We use Erlang, ML, and Haskell for a few small projects but (as I'm sure you guessed) we'd like to focus on the lessons we've learned using Erlang for building Facebook Chat. The channel servers are at the heart of our Chat infrastructure; they receive messages from our web servers and queue them for HTTP delivery. Presence information, the knowledge of who is currently using Chat, is aggregated and shipped to a separate service. The service has been operational since our launch about a year ago and we continue to develop and improve it frequently. We're also developing an XMPP interface to Facebook Chat based on the ejabberd project. A lot of functionality has been added to interact with the many moving parts of our infrastructure.
Erlang has been the right tool for the job. It's well-known that Erlang is a good choice for communications applications and real-time chat in particular, and we'd like to mention that Erlang's strong support for concurrency, distribution, hot code loading, and online debugging have been indispensable, and that it's those same weaknesses that lead us away from C++ when first designing the service. However, we'd like to focus on the factors inside and outside Facebook that enabled us to choose Erlang in the first place. Most importantly, we needed good support for language-independent RPC. Fortunately we rely heavily on Thrift for all our services. Both the channel and Jabber servers need to speak to programs written in PHP and C++, and having infrastructure and engineers comfortable debugging it already in place when we began was invaluable. Our service management tools as well are language-independent; all our services regardless of language are controlled using the same interface. Facebook and the Thrift project are also fortunate to have an active community. The original Thrift binding for Erlang was implemented in-house but substantial portions were reimplemented by outside contributors. As well we've leveraged existing open source products including ejabberd and Bob Ippolito's Mochiweb framework.

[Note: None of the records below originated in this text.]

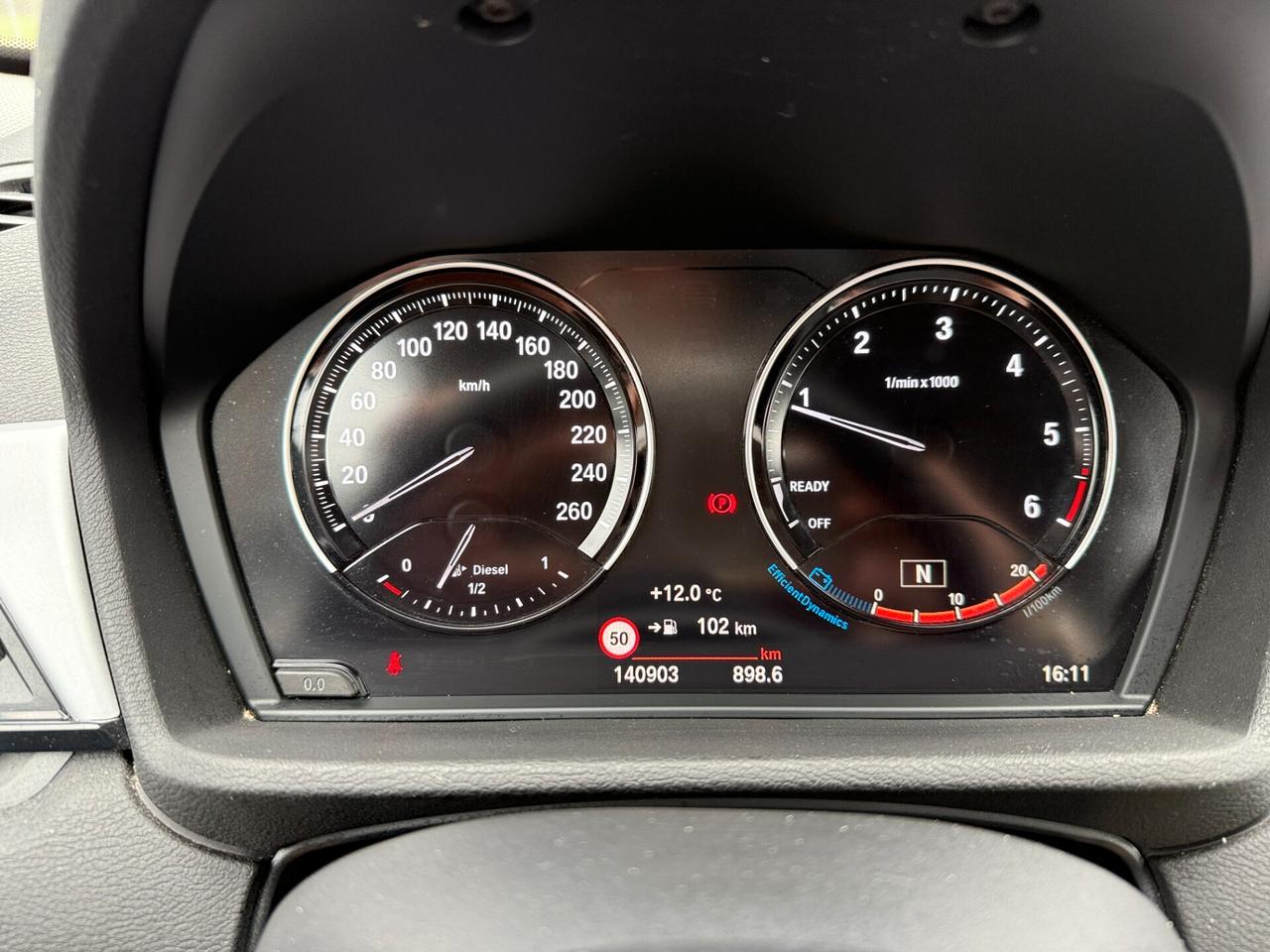 Bmw X1 sDrive18d Sport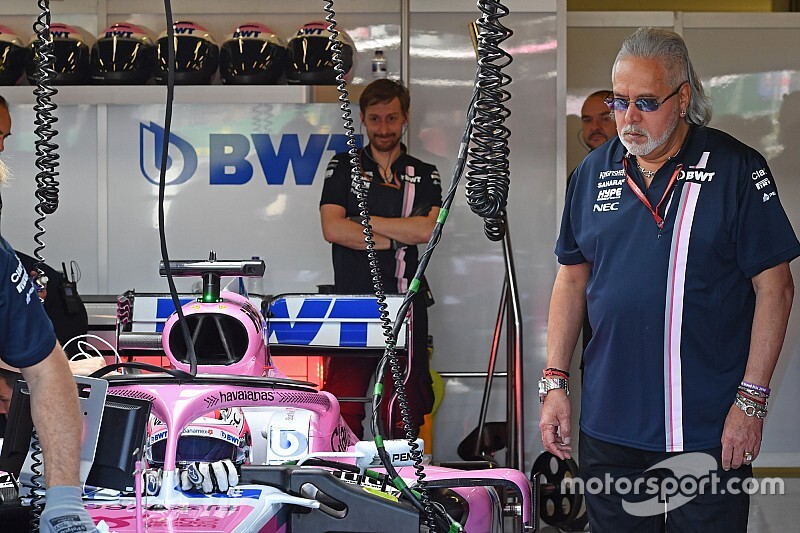 Екс-власник Force India відправиться за грати до Індії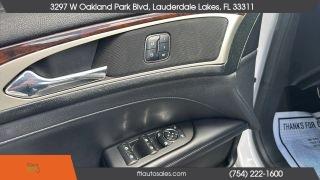 Lincoln Mkz - Thumbnail 20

The other half of our story consists of the barriers presented and risks taken in choosing Erlang. I mentioned above that much of Facebook's infrastructure is language-agnostic, but our build and deploy systems unfortunately are not. Many of our internal tools weren't written with Erlang or (in particular) hot code reloading in mind, so we needed to write many one-offs to support all the runtime goodness that Erlang affords us. Facebook runs many services, most of which are in C++, Python, or Java, and only two in Erlang, so in some respects we've needed to work harder to integrate. We at Facebook also tend to work in large codebases and share the responsibility of bug fixing. Unfortunately, our Erlang projects live outside of our main repository, and the extra learning necessary to develop or just fix bugs in Erlang tends to keep us isolated from the pool of talent in our department. Unsurprisingly, the job of fixing Chat bugs falls to one of a very small group, whereas bugs in our PHP code have a small army of PHP generalists waiting to squash them. However Erlang has such a steep learning curve only because most undergraduate programs don't stress functional programming, and Facebook in particular doesn't expose most engineers to functional programming, or even information about the strengths and weaknesses of FP versus PHP, C++, and Python. In particular we'd like to touch on the prevalence of object-oriented programming in education and in practice, and the tendency of engineers (even engineers with FP experience) to guide their design by OOP principles even when they don't fit. The recurring theme is "the right tool for the job" — actor-based, functional, imperative, and object-oriented programming are all valuable tools for modeling particular problems, but the most important lessons in our experience are how to lower the barriers to choosing the right tool, and how to arm engineers with the knowledge they need to make an appropriate choice.